▸ Work item
Nothing but the images is to be left out of your exact copy of the entries.

Listed entries Start Marker

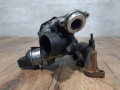 турбина Volkswagen Tiguan 1 поколение (2007 - 2011), 2.0 л., TDi, CBBB, дизель, 03L253016G, 03L253056C, 03L253019K, 03L253010D - фото №5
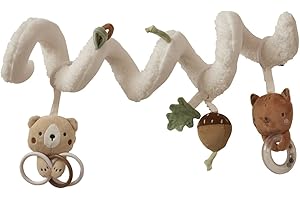 VERTBAUDET Spirale d'activités GREEN FOREST multicolore TU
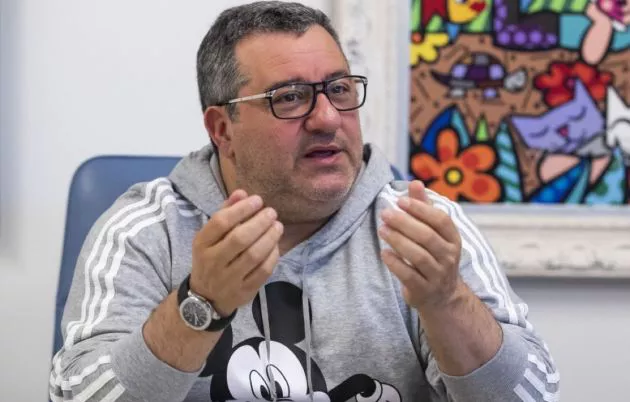 Mino Raiola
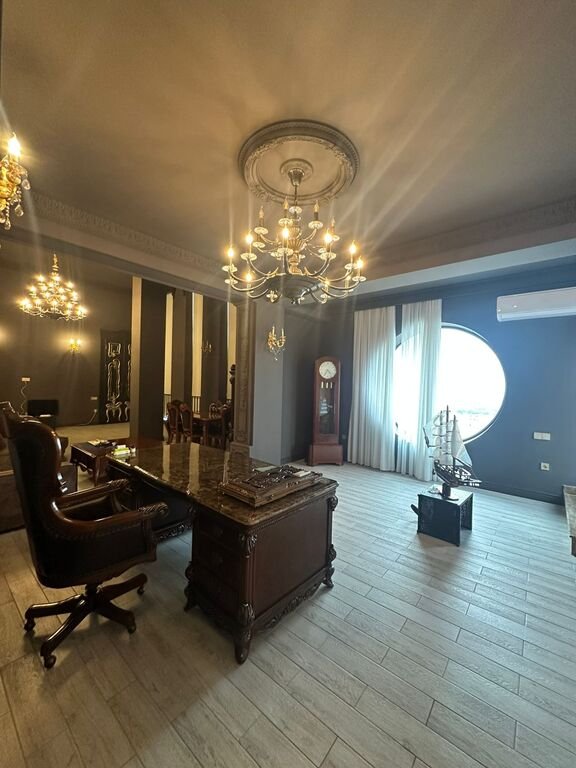 Kirayə verilir 7 otaqlı yeni tikili, 570 m², Həzi Aslanov m.-6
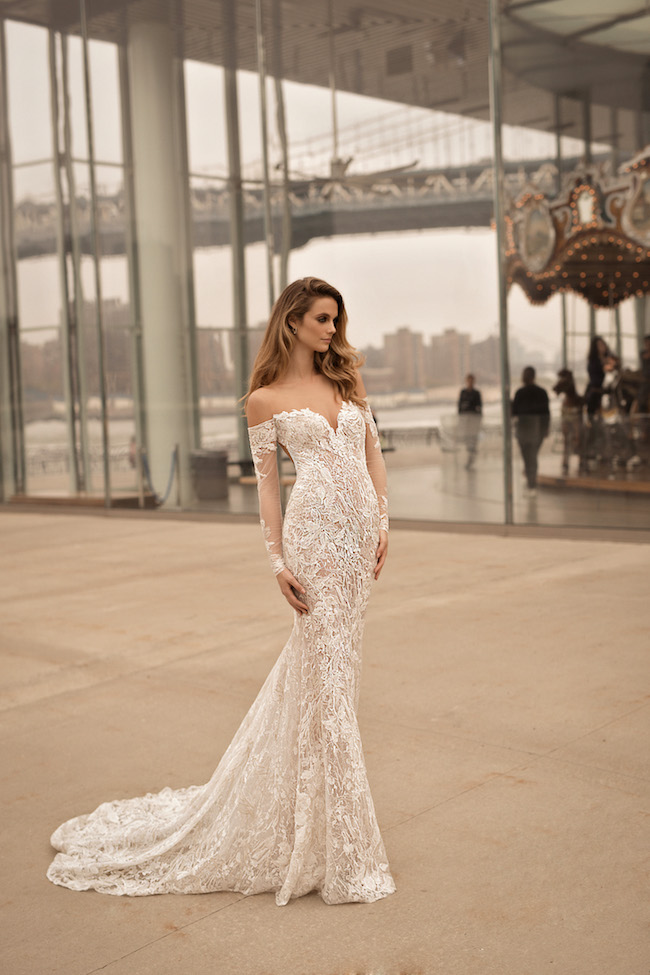 Berta Wedding Dresses 2018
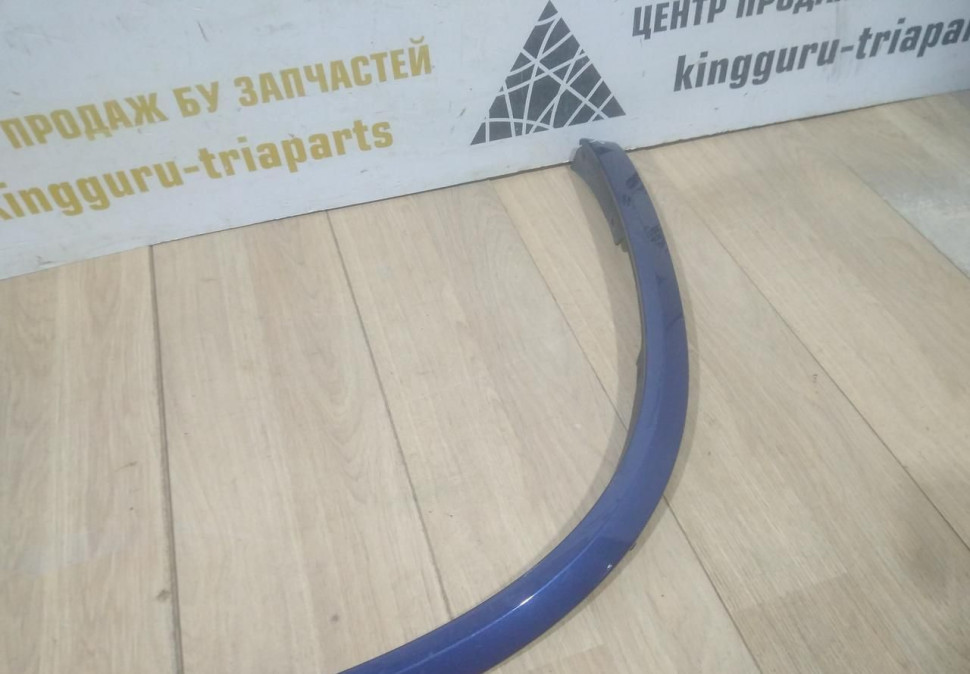 Молдинг крыла передний левый бу BMW X3 G01 M-Pack OEM 8064821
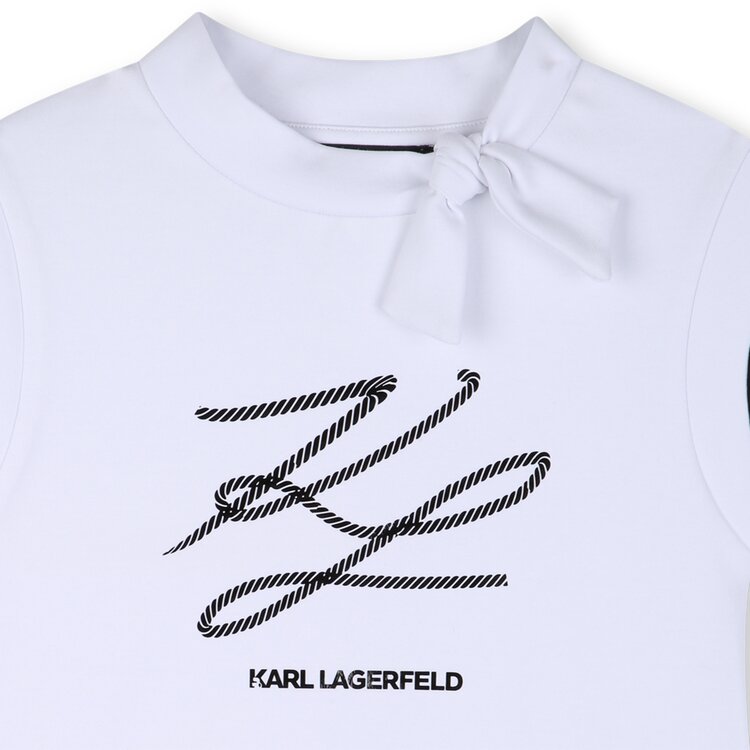 Karl Lagerfeld Top Karl Lagerfeld Fille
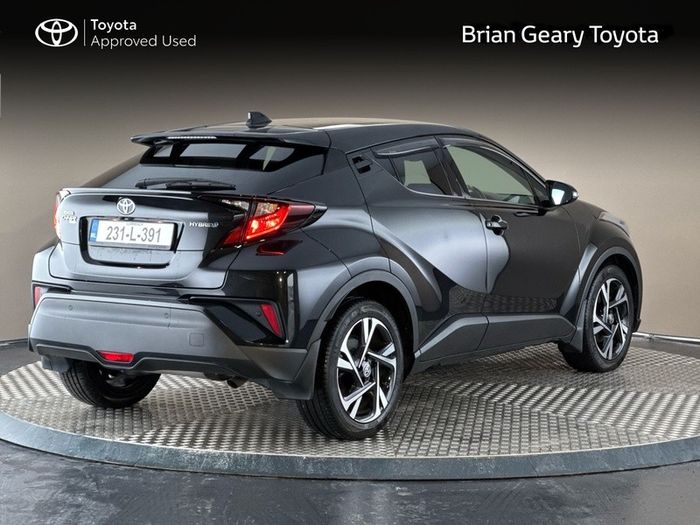 Toyota C-HR 2023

Listed entries End Marker

▸ Result
 турбина Volkswagen Tiguan 1 поколение (2007 - 2011), 2.0 л., TDi, CBBB, дизель, 03L253016G, 03L253056C, 03L253019K, 03L253010D - фото №5
 VERTBAUDET Spirale d'activités GREEN FOREST multicolore TU
 Mino Raiola
 Kirayə verilir 7 otaqlı yeni tikili, 570 m², Həzi Aslanov m.-6
 Berta Wedding Dresses 2018
 Молдинг крыла передний левый бу BMW X3 G01 M-Pack OEM 8064821
 Karl Lagerfeld Top Karl Lagerfeld Fille
 Toyota C-HR 2023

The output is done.